▶ Exercise aim: Ignoring the pictures, copy the data exactly.

▶ Data for processing:
"""

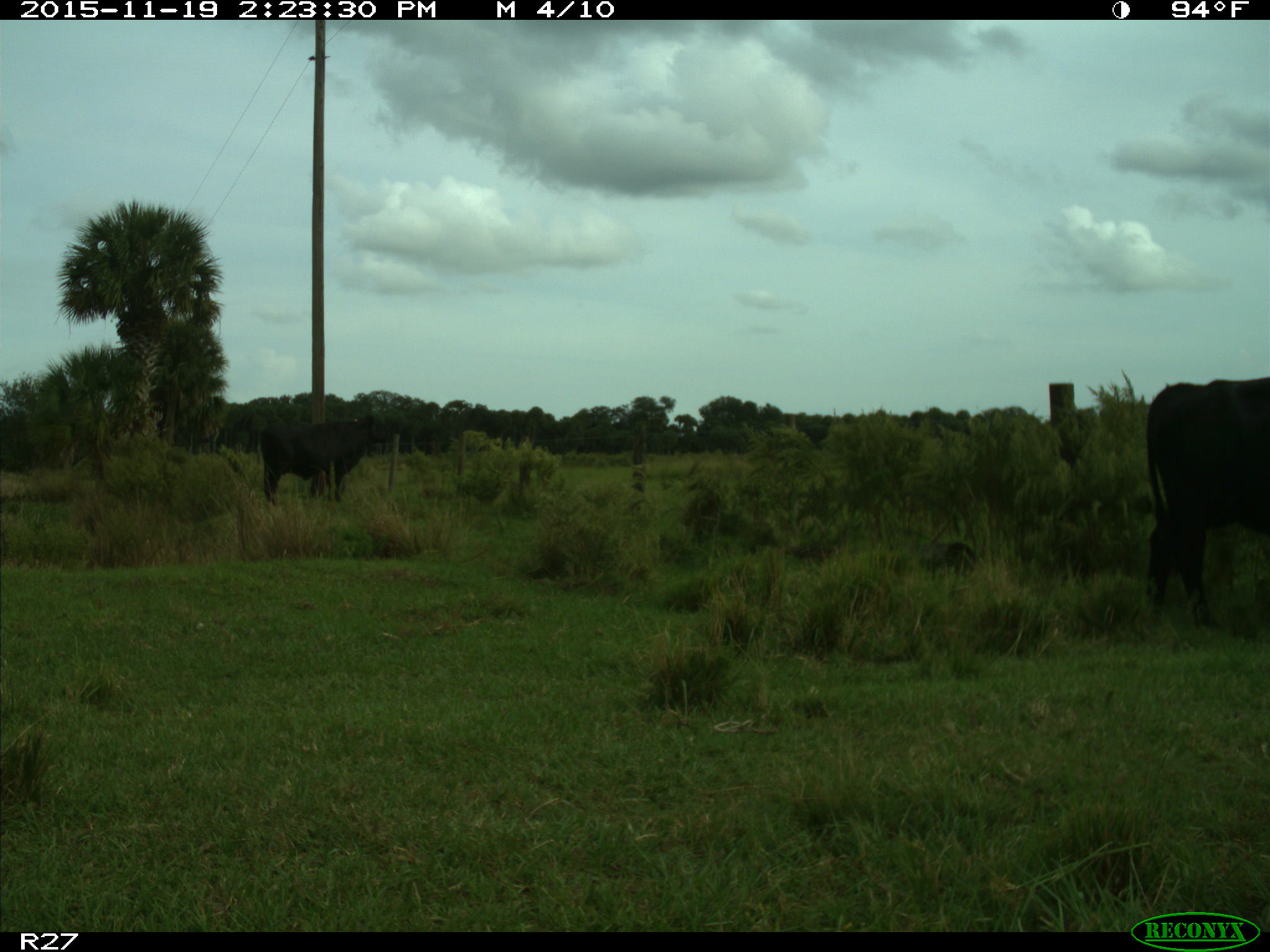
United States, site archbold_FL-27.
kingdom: Animalia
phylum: Chordata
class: Mammalia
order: Artiodactyla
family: Bovidae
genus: Bos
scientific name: Bos taurus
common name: domestic cow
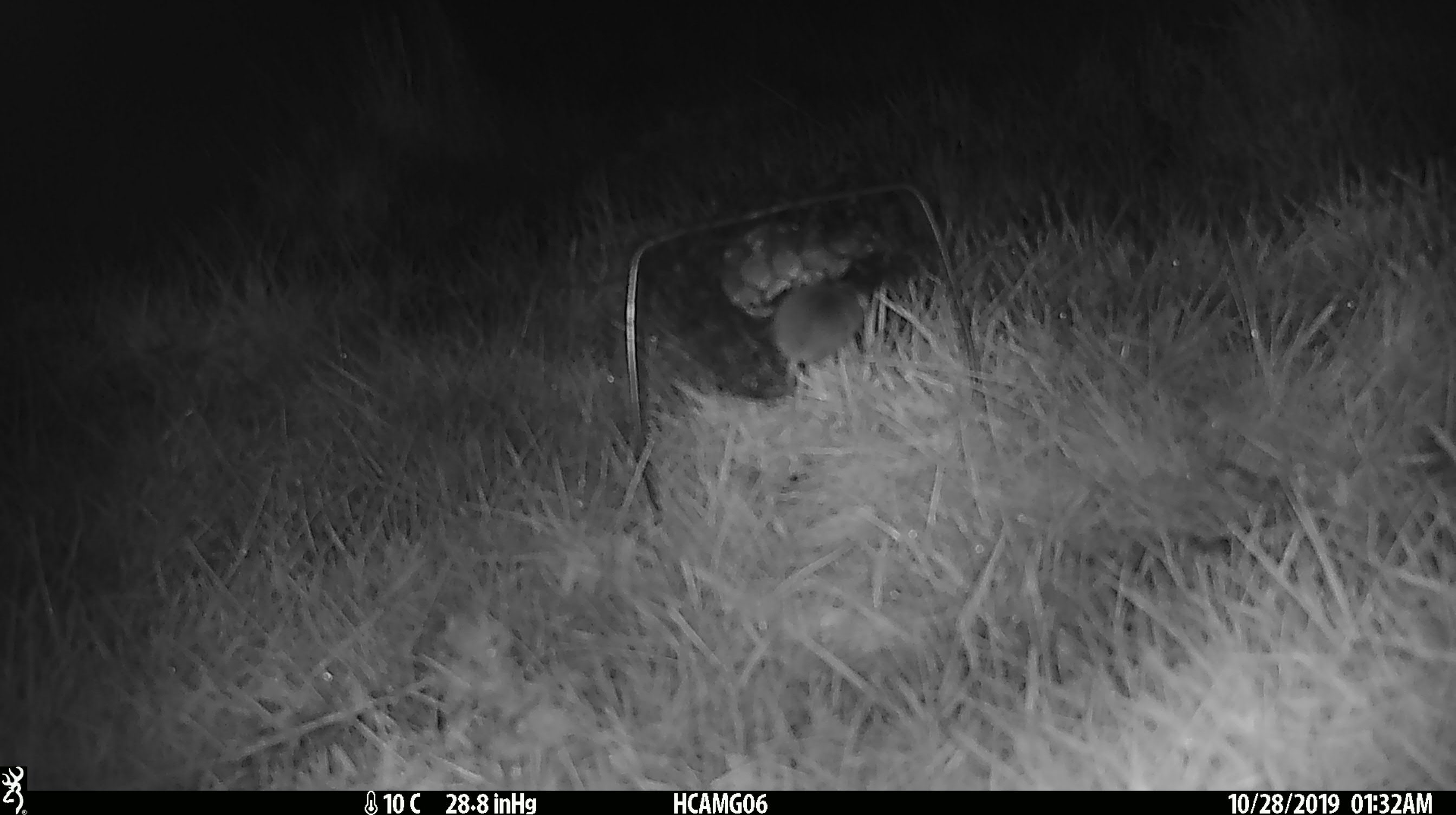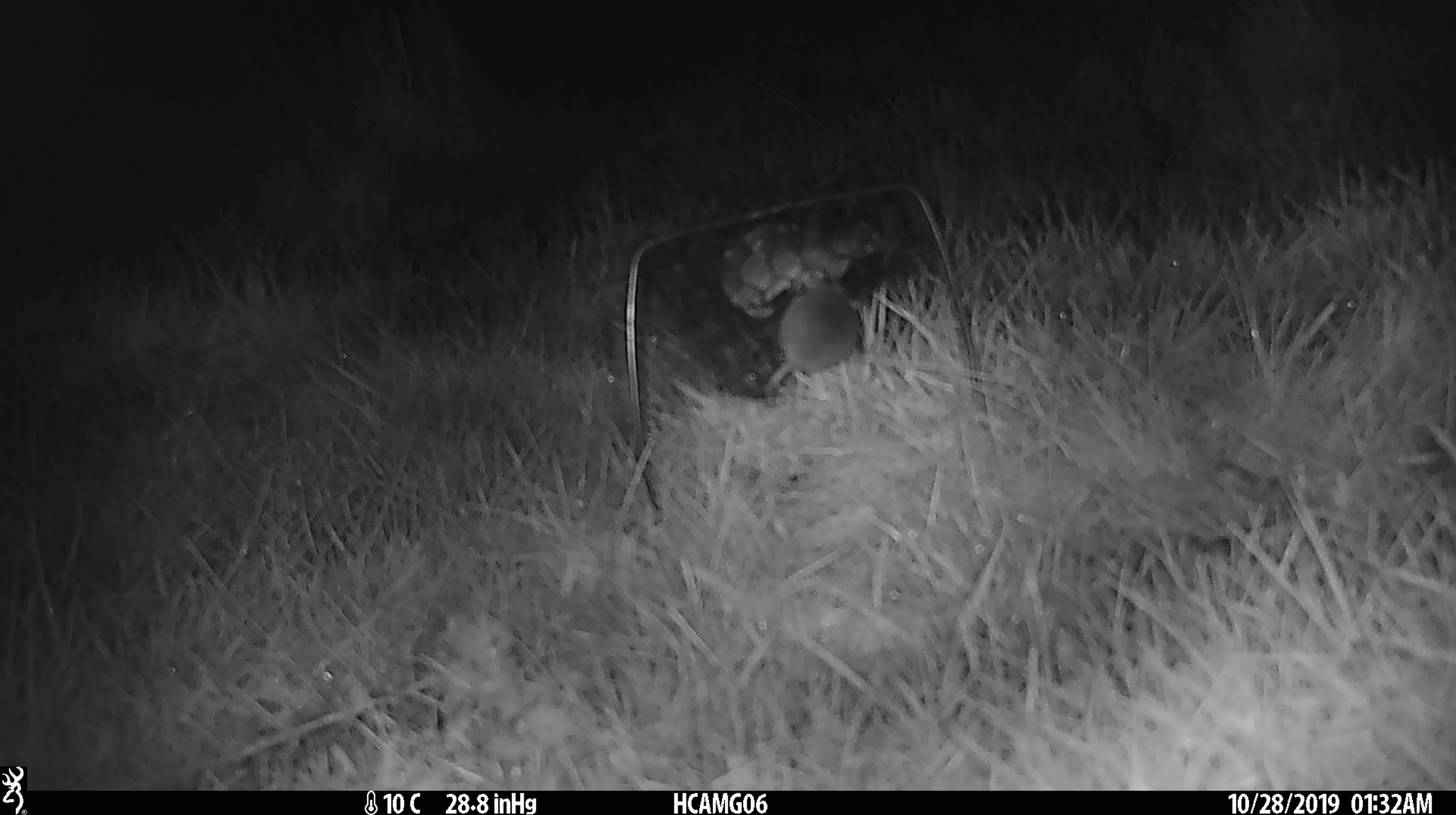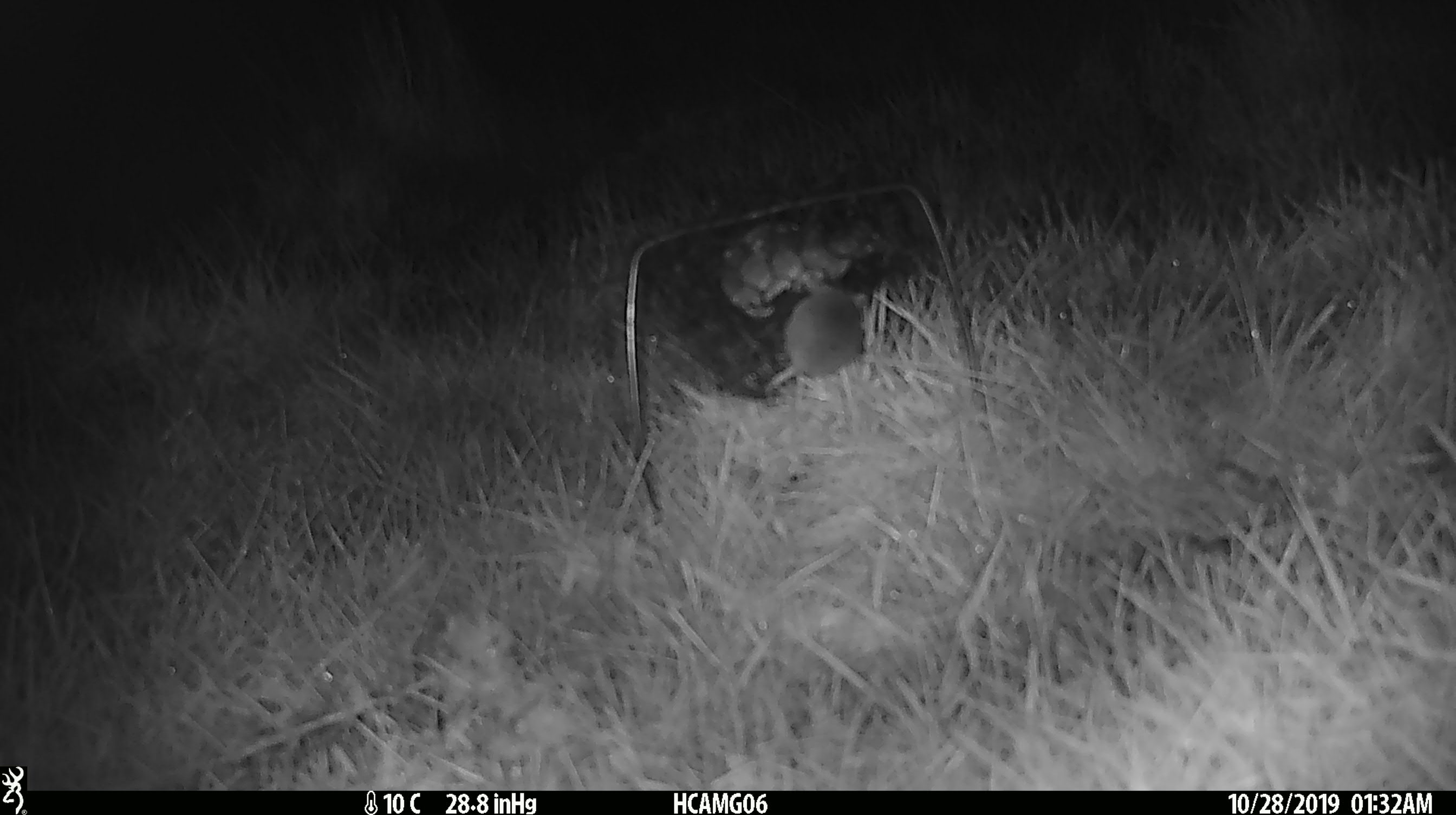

"""

▶ Exercise solution:
United States, site archbold_FL-27.
kingdom: Animalia
phylum: Chordata
class: Mammalia
order: Artiodactyla
family: Bovidae
genus: Bos
scientific name: Bos taurus
common name: domestic cow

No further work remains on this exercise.